_Dataset rows_
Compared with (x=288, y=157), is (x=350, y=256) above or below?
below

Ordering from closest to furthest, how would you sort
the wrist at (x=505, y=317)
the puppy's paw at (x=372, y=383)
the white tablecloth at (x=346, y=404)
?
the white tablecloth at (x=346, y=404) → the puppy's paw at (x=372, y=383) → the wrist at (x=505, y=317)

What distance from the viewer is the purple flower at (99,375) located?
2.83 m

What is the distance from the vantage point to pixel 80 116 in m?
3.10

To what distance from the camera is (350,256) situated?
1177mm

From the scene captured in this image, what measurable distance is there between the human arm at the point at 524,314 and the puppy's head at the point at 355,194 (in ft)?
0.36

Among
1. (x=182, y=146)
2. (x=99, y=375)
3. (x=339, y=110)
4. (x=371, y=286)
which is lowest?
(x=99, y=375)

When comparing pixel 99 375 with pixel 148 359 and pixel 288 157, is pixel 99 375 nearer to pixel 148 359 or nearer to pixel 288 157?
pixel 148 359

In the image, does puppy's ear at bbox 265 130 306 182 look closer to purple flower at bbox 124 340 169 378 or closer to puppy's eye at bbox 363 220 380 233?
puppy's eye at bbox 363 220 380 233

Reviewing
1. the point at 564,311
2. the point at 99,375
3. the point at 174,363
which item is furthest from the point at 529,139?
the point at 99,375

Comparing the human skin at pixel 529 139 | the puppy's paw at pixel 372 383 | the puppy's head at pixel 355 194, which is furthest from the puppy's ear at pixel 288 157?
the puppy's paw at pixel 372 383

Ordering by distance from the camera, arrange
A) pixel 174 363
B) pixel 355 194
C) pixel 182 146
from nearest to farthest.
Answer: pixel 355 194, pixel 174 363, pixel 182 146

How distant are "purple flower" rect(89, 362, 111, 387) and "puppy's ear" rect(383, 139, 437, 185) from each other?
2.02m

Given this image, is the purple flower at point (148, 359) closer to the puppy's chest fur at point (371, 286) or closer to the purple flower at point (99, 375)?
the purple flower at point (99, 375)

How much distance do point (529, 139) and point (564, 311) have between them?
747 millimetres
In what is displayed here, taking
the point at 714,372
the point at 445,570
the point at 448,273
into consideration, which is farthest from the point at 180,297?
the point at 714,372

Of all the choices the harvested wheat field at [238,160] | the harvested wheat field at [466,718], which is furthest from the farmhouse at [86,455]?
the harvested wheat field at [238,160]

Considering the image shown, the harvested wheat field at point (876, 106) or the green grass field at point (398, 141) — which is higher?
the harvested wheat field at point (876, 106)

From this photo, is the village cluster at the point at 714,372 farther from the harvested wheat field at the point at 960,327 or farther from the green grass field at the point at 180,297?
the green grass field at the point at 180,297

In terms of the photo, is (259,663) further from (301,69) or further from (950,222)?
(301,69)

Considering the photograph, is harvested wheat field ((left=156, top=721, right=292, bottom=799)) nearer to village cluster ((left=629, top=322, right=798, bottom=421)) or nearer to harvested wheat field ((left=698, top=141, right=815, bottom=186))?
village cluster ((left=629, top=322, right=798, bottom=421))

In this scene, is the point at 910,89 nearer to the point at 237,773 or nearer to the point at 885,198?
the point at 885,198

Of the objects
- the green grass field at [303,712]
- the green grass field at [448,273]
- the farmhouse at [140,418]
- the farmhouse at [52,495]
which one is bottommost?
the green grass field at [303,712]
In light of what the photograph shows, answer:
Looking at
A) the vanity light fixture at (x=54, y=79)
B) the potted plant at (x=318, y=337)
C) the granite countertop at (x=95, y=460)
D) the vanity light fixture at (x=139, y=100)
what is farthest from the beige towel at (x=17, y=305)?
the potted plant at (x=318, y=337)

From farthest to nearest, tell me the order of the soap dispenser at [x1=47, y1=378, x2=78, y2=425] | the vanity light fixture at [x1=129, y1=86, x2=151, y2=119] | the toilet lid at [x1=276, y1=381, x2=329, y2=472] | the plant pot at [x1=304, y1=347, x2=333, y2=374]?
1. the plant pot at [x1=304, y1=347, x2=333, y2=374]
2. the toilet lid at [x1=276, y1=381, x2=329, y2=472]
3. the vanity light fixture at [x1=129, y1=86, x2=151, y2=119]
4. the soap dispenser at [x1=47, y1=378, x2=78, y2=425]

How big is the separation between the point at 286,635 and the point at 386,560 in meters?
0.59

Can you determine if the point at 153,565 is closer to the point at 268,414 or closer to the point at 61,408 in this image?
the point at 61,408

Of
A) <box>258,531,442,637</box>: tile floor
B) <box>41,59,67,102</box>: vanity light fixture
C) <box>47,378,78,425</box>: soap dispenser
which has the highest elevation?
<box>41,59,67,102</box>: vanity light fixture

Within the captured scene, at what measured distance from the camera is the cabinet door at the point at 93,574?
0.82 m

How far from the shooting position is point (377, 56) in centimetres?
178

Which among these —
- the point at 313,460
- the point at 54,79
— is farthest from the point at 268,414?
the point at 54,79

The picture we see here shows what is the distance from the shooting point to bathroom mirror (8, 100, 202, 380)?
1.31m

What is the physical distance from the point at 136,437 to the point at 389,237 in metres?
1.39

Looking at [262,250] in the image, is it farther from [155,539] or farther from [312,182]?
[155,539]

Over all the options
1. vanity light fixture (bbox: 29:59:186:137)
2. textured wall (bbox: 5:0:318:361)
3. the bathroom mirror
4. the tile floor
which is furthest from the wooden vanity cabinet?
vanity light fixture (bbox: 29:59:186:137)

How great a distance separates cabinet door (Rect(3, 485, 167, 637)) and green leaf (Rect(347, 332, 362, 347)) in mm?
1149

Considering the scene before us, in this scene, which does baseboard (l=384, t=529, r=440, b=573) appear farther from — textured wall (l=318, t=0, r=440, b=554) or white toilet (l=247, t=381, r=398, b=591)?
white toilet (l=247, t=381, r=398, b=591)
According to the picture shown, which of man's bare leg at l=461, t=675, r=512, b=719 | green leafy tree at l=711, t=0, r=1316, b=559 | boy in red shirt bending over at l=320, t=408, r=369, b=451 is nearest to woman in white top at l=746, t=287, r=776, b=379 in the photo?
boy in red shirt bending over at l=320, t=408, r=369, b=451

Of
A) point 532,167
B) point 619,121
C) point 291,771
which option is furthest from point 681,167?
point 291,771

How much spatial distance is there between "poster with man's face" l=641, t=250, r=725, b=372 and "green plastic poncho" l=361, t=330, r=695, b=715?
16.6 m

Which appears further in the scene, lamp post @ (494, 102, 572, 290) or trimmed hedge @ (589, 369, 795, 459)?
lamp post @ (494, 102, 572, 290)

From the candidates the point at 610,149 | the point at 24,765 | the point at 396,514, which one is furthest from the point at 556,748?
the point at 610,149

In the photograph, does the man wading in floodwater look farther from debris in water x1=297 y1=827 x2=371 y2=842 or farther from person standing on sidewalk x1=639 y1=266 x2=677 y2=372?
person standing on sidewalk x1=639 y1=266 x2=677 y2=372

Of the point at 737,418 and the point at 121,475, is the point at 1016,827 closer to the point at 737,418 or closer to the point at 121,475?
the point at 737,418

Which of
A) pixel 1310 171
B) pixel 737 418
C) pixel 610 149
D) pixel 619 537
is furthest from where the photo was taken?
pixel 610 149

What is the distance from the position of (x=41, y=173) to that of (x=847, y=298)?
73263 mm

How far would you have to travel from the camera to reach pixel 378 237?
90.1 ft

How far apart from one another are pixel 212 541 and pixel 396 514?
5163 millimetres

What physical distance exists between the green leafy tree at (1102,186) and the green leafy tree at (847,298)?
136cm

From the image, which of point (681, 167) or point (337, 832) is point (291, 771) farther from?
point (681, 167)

_Written instruction_
Only the lines from the one containing "Which appears further" through the end of the material should be reproduced, exactly, with both ends included.

_Response to this task_
Which appears further in the scene, lamp post @ (494, 102, 572, 290) or trimmed hedge @ (589, 369, 795, 459)?
lamp post @ (494, 102, 572, 290)

From the candidates the point at 610,149 | the point at 24,765 | the point at 396,514, which one is furthest from the point at 556,748?
the point at 610,149

In the photograph, does the man wading in floodwater look farther from debris in water x1=297 y1=827 x2=371 y2=842 or farther from person standing on sidewalk x1=639 y1=266 x2=677 y2=372?
person standing on sidewalk x1=639 y1=266 x2=677 y2=372

Of the point at 737,418 and the point at 121,475, is the point at 1016,827 closer to the point at 737,418 or closer to the point at 121,475?
the point at 737,418

Which of
A) pixel 1310 171
B) pixel 737 418
C) pixel 610 149
D) pixel 619 537
is furthest from where the photo was taken?
pixel 610 149

What is the distance from the position of (x=41, y=173) to that of (x=847, y=298)?
73263 mm

How far would you have to travel from the camera to reach pixel 378 237?
90.1 ft

How far apart from one another are pixel 212 541 and pixel 396 514?
5163 millimetres

What physical distance exists between the green leafy tree at (1102,186) and the green leafy tree at (847,298)?
136cm

From the image, which of point (681, 167) or point (337, 832) is point (291, 771) farther from?
point (681, 167)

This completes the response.